### AIM OF THE TASK:
Using the listing below, say how many lines have the string "thus" in them, giving the number alone.
-=-=-
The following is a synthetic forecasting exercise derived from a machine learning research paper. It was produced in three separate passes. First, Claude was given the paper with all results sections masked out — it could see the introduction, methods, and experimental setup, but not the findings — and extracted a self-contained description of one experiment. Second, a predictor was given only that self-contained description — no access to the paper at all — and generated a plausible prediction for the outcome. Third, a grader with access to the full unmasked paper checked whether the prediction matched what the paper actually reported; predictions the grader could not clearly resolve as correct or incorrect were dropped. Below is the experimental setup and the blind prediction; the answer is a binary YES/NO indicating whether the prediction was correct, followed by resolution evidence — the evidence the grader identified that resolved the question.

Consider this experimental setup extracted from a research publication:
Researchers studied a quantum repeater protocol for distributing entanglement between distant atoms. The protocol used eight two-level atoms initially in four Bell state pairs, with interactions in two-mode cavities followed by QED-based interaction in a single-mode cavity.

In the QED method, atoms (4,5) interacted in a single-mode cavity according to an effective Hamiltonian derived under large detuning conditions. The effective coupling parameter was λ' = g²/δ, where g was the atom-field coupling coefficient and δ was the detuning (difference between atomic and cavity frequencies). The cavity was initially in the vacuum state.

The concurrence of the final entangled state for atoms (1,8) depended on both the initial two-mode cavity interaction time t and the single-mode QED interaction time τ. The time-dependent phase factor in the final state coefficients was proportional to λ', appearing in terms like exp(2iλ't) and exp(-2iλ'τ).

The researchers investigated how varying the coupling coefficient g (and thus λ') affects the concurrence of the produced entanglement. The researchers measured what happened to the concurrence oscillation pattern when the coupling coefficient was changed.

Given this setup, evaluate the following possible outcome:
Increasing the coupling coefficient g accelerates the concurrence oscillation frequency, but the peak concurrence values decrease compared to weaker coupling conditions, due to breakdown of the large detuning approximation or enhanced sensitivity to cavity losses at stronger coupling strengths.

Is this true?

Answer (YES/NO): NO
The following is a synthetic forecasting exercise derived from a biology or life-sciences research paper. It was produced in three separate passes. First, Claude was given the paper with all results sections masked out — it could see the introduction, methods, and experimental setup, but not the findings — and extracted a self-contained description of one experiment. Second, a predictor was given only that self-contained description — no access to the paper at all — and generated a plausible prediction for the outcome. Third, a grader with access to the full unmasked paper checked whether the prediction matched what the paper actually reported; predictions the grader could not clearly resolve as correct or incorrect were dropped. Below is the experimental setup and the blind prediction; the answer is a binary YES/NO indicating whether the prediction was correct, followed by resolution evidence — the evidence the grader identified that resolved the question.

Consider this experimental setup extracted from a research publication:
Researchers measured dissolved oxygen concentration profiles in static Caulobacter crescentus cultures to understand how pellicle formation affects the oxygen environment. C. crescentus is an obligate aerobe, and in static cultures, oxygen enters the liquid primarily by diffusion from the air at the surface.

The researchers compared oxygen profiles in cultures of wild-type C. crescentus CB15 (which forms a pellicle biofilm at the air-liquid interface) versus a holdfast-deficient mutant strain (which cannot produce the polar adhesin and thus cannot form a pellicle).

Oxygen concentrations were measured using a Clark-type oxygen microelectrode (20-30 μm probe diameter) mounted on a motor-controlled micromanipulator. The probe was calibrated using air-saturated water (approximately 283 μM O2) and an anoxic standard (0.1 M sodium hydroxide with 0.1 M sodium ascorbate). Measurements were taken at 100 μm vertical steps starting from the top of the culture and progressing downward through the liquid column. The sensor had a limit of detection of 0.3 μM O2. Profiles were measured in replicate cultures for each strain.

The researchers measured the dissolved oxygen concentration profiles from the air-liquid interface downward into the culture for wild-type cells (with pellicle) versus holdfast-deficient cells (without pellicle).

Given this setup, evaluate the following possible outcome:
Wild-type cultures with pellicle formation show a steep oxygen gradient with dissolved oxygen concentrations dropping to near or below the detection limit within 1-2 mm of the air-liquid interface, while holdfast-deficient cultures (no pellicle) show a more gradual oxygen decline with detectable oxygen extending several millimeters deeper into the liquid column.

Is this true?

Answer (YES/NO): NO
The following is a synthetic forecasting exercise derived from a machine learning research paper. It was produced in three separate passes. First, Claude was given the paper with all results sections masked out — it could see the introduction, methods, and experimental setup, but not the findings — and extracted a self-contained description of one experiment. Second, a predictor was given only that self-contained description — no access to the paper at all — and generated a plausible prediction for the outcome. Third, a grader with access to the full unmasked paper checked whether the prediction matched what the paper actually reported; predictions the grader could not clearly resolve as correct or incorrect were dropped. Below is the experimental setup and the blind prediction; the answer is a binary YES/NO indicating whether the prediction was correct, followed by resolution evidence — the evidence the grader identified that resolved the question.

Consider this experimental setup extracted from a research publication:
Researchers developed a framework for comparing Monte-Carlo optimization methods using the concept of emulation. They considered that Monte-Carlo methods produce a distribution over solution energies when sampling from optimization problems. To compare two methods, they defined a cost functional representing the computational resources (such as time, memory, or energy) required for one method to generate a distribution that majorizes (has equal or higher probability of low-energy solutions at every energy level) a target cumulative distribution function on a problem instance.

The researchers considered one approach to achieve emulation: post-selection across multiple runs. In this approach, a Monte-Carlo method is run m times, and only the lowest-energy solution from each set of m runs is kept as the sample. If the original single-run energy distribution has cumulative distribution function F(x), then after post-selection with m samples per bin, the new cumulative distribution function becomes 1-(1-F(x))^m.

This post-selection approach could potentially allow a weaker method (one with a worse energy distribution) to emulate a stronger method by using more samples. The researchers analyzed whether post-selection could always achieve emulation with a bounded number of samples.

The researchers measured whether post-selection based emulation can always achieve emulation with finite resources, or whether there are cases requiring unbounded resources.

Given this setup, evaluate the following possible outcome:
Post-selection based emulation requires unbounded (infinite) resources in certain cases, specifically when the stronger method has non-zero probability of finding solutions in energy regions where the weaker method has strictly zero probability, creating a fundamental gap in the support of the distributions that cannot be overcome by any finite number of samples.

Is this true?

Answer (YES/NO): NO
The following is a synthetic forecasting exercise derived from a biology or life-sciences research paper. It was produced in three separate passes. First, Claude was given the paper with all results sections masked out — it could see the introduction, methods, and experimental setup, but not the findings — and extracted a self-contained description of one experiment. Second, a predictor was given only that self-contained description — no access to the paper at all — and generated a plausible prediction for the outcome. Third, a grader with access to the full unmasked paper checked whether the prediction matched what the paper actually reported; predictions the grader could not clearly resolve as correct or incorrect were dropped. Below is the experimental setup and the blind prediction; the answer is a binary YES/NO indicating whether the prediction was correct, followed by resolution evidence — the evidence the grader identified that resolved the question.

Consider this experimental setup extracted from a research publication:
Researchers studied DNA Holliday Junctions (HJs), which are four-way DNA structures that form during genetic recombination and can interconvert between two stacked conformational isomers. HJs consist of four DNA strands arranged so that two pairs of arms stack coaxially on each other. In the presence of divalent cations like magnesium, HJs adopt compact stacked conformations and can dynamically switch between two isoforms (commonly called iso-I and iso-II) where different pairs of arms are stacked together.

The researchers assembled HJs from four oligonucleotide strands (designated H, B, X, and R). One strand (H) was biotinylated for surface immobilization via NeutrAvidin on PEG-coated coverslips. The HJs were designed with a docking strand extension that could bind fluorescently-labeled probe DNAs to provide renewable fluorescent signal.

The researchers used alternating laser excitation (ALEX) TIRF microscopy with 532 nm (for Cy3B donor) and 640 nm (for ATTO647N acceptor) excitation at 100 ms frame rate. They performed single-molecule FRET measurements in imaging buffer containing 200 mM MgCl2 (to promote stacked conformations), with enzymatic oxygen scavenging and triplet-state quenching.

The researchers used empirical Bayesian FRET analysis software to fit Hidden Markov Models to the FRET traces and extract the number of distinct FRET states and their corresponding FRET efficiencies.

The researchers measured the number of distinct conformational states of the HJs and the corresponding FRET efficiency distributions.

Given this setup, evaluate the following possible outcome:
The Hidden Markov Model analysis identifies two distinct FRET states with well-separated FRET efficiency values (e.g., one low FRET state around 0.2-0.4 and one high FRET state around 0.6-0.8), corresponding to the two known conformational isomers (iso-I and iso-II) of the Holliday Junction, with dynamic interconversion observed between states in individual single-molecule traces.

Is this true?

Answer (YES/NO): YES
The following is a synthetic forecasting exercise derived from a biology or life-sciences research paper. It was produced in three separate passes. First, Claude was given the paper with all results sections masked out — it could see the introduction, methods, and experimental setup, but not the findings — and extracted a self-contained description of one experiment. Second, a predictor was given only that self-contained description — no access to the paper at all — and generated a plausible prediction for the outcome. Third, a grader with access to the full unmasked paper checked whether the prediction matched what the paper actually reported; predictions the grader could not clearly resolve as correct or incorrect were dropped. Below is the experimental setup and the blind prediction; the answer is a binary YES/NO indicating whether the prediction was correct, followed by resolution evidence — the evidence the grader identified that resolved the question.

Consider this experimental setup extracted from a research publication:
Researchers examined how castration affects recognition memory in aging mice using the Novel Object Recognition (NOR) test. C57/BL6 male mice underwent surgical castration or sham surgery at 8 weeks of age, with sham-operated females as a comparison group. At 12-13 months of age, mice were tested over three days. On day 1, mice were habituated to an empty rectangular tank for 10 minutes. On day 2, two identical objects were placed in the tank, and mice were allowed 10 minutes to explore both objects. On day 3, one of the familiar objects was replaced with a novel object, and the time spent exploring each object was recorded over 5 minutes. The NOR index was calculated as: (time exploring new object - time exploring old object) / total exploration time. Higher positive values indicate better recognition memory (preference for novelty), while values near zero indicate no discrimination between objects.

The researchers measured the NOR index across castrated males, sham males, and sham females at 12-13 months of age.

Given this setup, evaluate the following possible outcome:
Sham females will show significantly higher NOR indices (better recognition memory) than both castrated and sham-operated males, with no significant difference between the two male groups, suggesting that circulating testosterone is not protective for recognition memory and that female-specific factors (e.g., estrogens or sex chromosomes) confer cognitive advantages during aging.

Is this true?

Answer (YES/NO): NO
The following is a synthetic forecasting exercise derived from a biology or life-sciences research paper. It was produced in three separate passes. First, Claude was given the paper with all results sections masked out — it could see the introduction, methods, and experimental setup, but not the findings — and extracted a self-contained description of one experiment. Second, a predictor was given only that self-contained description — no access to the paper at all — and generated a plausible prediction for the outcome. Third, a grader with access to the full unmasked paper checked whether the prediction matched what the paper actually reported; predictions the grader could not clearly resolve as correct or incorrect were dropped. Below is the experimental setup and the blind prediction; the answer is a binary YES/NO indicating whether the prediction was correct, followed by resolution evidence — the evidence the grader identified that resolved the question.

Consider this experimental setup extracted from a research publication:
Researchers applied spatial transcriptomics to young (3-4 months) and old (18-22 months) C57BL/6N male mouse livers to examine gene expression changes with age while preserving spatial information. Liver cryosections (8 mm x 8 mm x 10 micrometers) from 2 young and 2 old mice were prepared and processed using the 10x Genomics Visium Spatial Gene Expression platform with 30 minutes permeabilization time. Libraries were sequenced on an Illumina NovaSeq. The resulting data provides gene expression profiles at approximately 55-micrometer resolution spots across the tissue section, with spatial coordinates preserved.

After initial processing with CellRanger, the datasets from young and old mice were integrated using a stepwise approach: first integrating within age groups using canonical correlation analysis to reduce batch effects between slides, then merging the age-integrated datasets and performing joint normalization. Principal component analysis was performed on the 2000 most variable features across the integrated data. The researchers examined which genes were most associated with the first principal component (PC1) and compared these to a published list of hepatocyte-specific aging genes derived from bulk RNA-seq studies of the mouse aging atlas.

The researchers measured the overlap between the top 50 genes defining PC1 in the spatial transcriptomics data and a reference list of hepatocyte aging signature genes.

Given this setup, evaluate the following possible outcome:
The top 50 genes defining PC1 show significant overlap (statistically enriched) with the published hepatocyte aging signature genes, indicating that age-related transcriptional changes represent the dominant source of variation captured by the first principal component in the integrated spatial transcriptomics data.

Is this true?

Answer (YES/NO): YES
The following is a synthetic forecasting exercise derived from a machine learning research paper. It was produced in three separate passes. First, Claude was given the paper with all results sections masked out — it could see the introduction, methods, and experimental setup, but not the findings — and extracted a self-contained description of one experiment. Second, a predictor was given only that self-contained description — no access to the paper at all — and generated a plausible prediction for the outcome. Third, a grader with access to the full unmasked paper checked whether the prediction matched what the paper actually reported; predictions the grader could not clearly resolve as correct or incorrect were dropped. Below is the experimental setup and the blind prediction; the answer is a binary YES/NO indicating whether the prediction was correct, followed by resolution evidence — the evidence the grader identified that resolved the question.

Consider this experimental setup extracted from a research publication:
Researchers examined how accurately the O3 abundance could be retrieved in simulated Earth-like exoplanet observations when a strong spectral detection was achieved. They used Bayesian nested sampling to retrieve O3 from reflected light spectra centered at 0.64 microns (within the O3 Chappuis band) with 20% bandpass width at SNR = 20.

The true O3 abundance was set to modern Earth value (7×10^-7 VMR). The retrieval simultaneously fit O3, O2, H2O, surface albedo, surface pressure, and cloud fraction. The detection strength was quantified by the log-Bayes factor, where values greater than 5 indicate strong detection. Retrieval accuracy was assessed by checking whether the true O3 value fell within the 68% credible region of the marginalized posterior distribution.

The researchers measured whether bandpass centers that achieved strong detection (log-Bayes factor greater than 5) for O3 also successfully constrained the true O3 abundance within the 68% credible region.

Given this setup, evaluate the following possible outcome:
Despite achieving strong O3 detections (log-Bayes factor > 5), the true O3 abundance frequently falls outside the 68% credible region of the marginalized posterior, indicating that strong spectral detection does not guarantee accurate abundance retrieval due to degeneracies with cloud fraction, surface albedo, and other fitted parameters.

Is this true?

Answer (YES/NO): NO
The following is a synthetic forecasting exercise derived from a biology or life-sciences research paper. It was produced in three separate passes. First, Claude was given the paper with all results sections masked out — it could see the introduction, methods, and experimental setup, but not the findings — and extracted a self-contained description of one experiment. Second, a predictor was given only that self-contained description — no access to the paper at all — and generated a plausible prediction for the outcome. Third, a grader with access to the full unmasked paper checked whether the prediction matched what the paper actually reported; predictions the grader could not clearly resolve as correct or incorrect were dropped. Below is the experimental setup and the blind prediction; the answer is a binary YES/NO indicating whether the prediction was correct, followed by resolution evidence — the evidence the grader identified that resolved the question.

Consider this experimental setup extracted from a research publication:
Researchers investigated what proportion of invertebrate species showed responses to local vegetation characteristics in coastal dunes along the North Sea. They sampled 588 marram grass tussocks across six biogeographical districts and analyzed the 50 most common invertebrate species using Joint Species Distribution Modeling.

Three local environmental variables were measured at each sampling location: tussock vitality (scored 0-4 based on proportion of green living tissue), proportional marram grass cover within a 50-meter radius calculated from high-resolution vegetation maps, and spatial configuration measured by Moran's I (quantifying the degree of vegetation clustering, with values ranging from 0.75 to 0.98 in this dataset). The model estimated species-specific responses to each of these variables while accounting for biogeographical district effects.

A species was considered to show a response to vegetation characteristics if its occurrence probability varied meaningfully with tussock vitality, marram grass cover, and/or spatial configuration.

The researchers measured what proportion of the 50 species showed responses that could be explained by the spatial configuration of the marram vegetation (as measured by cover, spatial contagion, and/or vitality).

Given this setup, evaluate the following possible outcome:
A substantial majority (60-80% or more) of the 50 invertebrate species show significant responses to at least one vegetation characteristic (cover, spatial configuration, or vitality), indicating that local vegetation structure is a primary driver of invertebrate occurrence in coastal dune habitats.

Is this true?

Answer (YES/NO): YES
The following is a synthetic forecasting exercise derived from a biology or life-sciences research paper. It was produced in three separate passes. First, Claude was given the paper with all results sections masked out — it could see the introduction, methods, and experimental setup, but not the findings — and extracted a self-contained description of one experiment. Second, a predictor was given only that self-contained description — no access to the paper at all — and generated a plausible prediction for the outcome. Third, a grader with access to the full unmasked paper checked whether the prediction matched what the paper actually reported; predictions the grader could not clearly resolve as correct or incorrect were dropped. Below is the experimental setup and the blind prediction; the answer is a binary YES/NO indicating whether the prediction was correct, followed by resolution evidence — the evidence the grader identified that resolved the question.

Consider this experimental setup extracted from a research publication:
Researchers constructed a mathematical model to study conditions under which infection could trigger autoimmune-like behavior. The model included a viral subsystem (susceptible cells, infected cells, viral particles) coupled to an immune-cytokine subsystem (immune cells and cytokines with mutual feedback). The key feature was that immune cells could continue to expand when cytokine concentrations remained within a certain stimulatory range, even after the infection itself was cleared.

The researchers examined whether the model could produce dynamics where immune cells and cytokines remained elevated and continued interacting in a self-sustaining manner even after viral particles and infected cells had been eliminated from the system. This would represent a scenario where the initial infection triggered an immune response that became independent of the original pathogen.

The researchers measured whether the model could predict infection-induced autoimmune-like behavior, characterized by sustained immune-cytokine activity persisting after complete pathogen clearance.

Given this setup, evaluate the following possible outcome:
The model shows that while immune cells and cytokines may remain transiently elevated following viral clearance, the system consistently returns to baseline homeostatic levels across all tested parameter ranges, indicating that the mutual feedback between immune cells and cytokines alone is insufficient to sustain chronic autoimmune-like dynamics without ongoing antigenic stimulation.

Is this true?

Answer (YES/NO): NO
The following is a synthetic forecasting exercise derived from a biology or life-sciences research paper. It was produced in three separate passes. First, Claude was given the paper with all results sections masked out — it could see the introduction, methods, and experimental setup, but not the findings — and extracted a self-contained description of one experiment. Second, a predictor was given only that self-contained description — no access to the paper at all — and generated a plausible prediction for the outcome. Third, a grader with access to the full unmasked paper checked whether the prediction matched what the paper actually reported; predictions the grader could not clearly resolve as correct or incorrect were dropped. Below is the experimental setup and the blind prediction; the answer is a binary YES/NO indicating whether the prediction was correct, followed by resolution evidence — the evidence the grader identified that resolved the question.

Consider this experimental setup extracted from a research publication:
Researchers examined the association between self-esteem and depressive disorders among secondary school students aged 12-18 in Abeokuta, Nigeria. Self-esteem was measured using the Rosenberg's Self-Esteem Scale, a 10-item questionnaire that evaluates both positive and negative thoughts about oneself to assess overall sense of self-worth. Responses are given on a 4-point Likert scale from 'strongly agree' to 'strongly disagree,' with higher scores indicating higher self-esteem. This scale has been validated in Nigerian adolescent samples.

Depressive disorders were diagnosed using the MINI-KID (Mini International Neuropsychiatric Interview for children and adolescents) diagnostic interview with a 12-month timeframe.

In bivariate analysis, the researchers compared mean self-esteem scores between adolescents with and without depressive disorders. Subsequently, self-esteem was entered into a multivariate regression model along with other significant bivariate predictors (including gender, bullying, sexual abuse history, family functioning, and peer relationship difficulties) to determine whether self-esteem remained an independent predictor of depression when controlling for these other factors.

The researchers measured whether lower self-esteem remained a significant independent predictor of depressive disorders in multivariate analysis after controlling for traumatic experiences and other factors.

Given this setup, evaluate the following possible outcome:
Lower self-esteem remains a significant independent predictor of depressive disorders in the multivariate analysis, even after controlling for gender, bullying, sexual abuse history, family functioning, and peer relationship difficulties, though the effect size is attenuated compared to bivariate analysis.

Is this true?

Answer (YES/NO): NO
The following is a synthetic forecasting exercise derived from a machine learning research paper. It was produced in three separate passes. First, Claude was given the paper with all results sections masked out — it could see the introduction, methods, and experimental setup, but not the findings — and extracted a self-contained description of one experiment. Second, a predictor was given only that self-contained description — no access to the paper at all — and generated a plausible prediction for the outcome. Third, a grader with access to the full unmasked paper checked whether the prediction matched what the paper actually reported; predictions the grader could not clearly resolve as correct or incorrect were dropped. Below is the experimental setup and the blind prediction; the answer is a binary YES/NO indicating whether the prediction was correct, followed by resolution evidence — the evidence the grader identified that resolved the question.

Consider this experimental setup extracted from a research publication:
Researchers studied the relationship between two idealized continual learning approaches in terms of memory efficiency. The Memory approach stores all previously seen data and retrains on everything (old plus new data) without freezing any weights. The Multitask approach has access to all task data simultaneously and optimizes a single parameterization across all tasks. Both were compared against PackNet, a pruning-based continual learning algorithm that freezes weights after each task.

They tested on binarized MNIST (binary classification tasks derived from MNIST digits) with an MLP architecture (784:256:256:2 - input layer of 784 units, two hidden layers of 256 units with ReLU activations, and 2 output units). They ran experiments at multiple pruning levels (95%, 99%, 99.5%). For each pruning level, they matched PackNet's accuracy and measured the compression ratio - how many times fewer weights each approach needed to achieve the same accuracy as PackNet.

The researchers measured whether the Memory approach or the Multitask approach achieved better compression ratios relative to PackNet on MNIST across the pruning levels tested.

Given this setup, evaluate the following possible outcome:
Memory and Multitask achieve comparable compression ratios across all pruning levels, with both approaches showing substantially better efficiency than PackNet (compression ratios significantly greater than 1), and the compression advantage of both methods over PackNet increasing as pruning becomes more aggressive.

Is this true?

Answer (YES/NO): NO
-=-=-
### COMPLETED EXERCISE:
2